Retype the full set of records. Keep every character identical.

******

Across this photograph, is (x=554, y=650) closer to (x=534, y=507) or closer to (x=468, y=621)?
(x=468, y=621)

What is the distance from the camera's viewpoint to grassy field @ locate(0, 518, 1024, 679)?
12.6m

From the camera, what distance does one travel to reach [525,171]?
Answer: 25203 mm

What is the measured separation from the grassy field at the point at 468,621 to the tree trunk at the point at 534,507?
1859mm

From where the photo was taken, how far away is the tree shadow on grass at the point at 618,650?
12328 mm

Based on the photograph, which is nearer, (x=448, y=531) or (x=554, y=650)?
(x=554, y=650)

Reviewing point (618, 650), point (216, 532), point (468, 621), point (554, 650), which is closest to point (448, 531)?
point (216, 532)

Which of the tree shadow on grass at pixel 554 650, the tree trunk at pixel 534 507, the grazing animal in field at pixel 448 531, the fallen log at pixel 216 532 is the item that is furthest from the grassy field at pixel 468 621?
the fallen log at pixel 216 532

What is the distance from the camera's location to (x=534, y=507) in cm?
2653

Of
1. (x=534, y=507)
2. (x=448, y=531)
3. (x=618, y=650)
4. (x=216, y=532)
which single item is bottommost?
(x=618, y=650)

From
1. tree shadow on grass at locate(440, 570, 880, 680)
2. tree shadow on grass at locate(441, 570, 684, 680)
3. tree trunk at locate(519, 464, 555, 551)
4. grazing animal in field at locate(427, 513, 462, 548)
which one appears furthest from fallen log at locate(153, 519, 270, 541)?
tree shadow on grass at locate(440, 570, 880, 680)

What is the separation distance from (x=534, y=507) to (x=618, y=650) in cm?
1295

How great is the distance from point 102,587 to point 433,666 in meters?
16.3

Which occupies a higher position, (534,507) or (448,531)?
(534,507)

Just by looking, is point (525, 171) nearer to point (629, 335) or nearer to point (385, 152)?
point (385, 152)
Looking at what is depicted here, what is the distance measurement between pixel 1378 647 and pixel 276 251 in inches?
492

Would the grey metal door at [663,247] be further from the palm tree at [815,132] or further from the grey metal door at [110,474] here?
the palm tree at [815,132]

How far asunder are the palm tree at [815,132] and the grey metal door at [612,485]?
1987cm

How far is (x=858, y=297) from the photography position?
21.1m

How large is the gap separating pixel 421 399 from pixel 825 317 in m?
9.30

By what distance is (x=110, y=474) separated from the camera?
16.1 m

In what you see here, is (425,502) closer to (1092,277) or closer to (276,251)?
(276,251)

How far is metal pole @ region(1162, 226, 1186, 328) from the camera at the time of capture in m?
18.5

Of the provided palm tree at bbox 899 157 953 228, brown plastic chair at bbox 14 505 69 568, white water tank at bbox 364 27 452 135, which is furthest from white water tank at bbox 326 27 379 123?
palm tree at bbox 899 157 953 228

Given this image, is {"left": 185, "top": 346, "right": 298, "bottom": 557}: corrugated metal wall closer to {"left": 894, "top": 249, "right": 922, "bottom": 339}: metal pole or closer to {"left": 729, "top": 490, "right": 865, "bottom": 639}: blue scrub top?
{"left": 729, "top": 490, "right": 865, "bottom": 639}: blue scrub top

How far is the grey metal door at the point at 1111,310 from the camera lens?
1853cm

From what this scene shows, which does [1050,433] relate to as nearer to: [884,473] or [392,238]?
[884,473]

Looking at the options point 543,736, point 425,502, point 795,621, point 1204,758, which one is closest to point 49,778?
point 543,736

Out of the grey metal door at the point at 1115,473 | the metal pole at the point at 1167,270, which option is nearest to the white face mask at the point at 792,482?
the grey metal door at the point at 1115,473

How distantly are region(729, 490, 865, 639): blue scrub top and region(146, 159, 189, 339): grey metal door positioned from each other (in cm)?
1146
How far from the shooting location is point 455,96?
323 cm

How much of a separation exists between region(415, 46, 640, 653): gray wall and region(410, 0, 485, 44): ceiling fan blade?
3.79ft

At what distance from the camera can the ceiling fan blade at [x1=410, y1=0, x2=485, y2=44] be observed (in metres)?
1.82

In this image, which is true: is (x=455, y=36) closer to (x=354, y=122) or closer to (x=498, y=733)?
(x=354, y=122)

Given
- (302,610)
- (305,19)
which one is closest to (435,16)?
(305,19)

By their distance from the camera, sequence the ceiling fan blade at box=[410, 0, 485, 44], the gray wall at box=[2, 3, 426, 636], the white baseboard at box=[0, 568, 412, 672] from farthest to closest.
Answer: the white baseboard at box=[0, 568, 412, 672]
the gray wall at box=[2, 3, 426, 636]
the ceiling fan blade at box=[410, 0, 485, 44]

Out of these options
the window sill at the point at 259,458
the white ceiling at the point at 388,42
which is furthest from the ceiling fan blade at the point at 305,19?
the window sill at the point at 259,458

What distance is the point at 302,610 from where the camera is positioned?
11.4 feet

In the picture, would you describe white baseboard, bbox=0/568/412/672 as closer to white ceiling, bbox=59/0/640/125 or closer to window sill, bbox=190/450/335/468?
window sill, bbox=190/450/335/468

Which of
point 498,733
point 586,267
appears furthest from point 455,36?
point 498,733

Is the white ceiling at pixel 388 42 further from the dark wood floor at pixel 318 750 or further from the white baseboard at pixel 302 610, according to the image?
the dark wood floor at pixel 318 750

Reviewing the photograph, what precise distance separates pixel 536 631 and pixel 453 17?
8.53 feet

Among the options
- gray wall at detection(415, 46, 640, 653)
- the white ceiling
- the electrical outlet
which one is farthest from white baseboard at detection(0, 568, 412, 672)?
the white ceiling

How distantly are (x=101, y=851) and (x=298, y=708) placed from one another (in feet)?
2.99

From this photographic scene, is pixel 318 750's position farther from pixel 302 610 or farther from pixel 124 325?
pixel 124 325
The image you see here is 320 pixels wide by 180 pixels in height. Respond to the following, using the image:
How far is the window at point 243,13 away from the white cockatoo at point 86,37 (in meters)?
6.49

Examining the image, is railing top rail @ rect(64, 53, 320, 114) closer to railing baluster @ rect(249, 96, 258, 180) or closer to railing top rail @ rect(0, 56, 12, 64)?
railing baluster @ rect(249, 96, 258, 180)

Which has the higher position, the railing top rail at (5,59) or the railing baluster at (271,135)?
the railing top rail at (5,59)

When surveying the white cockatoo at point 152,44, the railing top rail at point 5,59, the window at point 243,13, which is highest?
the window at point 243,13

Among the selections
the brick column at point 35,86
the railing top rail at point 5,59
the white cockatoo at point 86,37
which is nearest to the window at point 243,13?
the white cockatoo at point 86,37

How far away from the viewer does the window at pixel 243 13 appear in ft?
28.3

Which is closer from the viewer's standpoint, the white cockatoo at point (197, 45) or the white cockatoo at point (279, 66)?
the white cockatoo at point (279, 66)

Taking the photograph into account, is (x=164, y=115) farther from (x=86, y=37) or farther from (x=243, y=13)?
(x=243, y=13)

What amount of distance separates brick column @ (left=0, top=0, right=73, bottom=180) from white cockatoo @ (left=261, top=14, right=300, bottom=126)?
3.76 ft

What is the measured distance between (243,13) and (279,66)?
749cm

******

Correct output:
Across this photograph, is (x=554, y=650) closer to (x=534, y=507) or closer to (x=468, y=621)?
(x=468, y=621)

What is the distance from the camera's viewpoint to grassy field @ locate(0, 518, 1024, 679)?
12.6m

From the camera, what distance does one travel to reach [525,171]?
Answer: 25203 mm

What is the measured separation from the grassy field at the point at 468,621 to the tree trunk at the point at 534,507?
1859mm

From where the photo was taken, how far away is the tree shadow on grass at the point at 618,650?
12328 mm

Based on the photograph, which is nearer, (x=448, y=531) or (x=554, y=650)?
(x=554, y=650)

Reviewing point (618, 650), point (216, 532), point (468, 621), point (554, 650), which is closest to point (448, 531)?
point (216, 532)

Which of the tree shadow on grass at pixel 554 650, the tree trunk at pixel 534 507, the grazing animal in field at pixel 448 531, the fallen log at pixel 216 532 is the item that is furthest from the grassy field at pixel 468 621?
the fallen log at pixel 216 532

What is the distance from the camera's location to (x=534, y=507) in cm?
2653

Of
1. (x=534, y=507)
2. (x=448, y=531)
3. (x=618, y=650)
4. (x=216, y=532)
which single item is bottommost?
(x=618, y=650)

From
1. tree shadow on grass at locate(440, 570, 880, 680)
2. tree shadow on grass at locate(441, 570, 684, 680)
3. tree trunk at locate(519, 464, 555, 551)
4. grazing animal in field at locate(427, 513, 462, 548)
which one appears furthest from fallen log at locate(153, 519, 270, 541)?
tree shadow on grass at locate(440, 570, 880, 680)

What is the separation distance from (x=534, y=507) to (x=618, y=650) in cm?
1295

How great is the distance from point 102,587 to point 433,666 in meters?
16.3

Which occupies a higher position, (534,507) or (448,531)?
(534,507)

Just by looking, is point (525, 171) nearer to point (629, 335) or nearer to point (385, 152)?
point (385, 152)
Looking at what is depicted here, what is the distance measurement between pixel 1378 647 and pixel 276 251 in inches?
492

Would the grey metal door at [663,247] be further from the palm tree at [815,132] or further from the grey metal door at [110,474] here?
the palm tree at [815,132]

How far asunder are the palm tree at [815,132] and the grey metal door at [612,485]?
1987cm

How far is (x=858, y=297) from the photography position?
21.1m

How large is the gap separating pixel 421 399 from pixel 825 317 in m?
9.30

By what distance is (x=110, y=474) separated from the camera?
16.1 m

In what you see here, is (425,502) closer to (1092,277) or closer to (276,251)?
(276,251)

How far is metal pole @ region(1162, 226, 1186, 328) from the camera at the time of capture in m?
18.5

Of the provided palm tree at bbox 899 157 953 228, brown plastic chair at bbox 14 505 69 568, white water tank at bbox 364 27 452 135, which is furthest from white water tank at bbox 326 27 379 123?
palm tree at bbox 899 157 953 228

Given this image, is {"left": 185, "top": 346, "right": 298, "bottom": 557}: corrugated metal wall closer to {"left": 894, "top": 249, "right": 922, "bottom": 339}: metal pole or closer to {"left": 729, "top": 490, "right": 865, "bottom": 639}: blue scrub top?
{"left": 729, "top": 490, "right": 865, "bottom": 639}: blue scrub top

How far is the grey metal door at the point at 1111,310 from the camera lens?
1853cm

From what this scene shows, which does [1050,433] relate to as nearer to: [884,473] or [392,238]?
[884,473]

Looking at the options point 543,736, point 425,502, point 795,621, point 1204,758, which one is closest to point 49,778?
point 543,736

Out of the grey metal door at the point at 1115,473 | the metal pole at the point at 1167,270, which option is nearest to the white face mask at the point at 792,482?
the grey metal door at the point at 1115,473

How distantly are region(729, 490, 865, 639): blue scrub top and region(146, 159, 189, 339): grey metal door positioned from each other (in cm)?
1146
How far from the shooting location is point 455,96?
323 cm

How much of a separation exists between region(415, 46, 640, 653): gray wall and region(410, 0, 485, 44): ceiling fan blade?
3.79ft

At what distance from the camera can the ceiling fan blade at [x1=410, y1=0, x2=485, y2=44] be observed (in metres)?
1.82

In this image, which is true: is (x=455, y=36) closer to (x=354, y=122) or closer to (x=498, y=733)?
(x=354, y=122)

Given
- (302,610)
- (305,19)
which one is closest to (435,16)?
(305,19)

By their distance from the camera, sequence the ceiling fan blade at box=[410, 0, 485, 44], the gray wall at box=[2, 3, 426, 636], the white baseboard at box=[0, 568, 412, 672] from farthest to closest.
Answer: the white baseboard at box=[0, 568, 412, 672]
the gray wall at box=[2, 3, 426, 636]
the ceiling fan blade at box=[410, 0, 485, 44]

Out of these options
the window sill at the point at 259,458
the white ceiling at the point at 388,42
which is furthest from the ceiling fan blade at the point at 305,19?
the window sill at the point at 259,458

What distance is the point at 302,610 from where the camera is positioned?
11.4 feet

In the picture, would you describe white baseboard, bbox=0/568/412/672 as closer to white ceiling, bbox=59/0/640/125 or closer to window sill, bbox=190/450/335/468?
window sill, bbox=190/450/335/468

Which of
point 498,733
point 586,267
appears furthest from point 455,36?
point 498,733

Is the white ceiling at pixel 388 42 further from the dark wood floor at pixel 318 750 or further from the white baseboard at pixel 302 610, according to the image?
the dark wood floor at pixel 318 750

Reviewing the photograph, what precise distance separates pixel 536 631 and pixel 453 17?
8.53 feet

Among the options
- gray wall at detection(415, 46, 640, 653)
- the white ceiling
- the electrical outlet
which one is farthest from white baseboard at detection(0, 568, 412, 672)?
the white ceiling

How distantly are (x=101, y=851) and (x=298, y=708) placed from one another (in feet)?
2.99

From this photographic scene, is pixel 318 750's position farther from pixel 302 610 or farther from pixel 124 325?
pixel 124 325
The image you see here is 320 pixels wide by 180 pixels in height. Respond to the following, using the image:
How far is the window at point 243,13 away from the white cockatoo at point 86,37 (in meters)?
6.49

Examining the image, is railing top rail @ rect(64, 53, 320, 114) closer to railing baluster @ rect(249, 96, 258, 180) or closer to railing top rail @ rect(0, 56, 12, 64)?
railing baluster @ rect(249, 96, 258, 180)

Which has the higher position, the railing top rail at (5,59) or the railing baluster at (271,135)?
the railing top rail at (5,59)

When surveying the white cockatoo at point 152,44, the railing top rail at point 5,59, the window at point 243,13, which is highest?
the window at point 243,13

Among the selections
the brick column at point 35,86
the railing top rail at point 5,59
the white cockatoo at point 86,37
which is nearest to the window at point 243,13?
the white cockatoo at point 86,37

How far away from the viewer does the window at pixel 243 13 appear in ft?
28.3

Which is closer from the viewer's standpoint, the white cockatoo at point (197, 45) or the white cockatoo at point (279, 66)?
the white cockatoo at point (279, 66)

Taking the photograph into account, is (x=164, y=115) farther from (x=86, y=37) or farther from (x=243, y=13)?
(x=243, y=13)

What amount of distance separates brick column @ (left=0, top=0, right=73, bottom=180) from white cockatoo @ (left=261, top=14, right=300, bottom=126)?
3.76 ft

What is the measured distance between (243,13) and (279,66)?
749cm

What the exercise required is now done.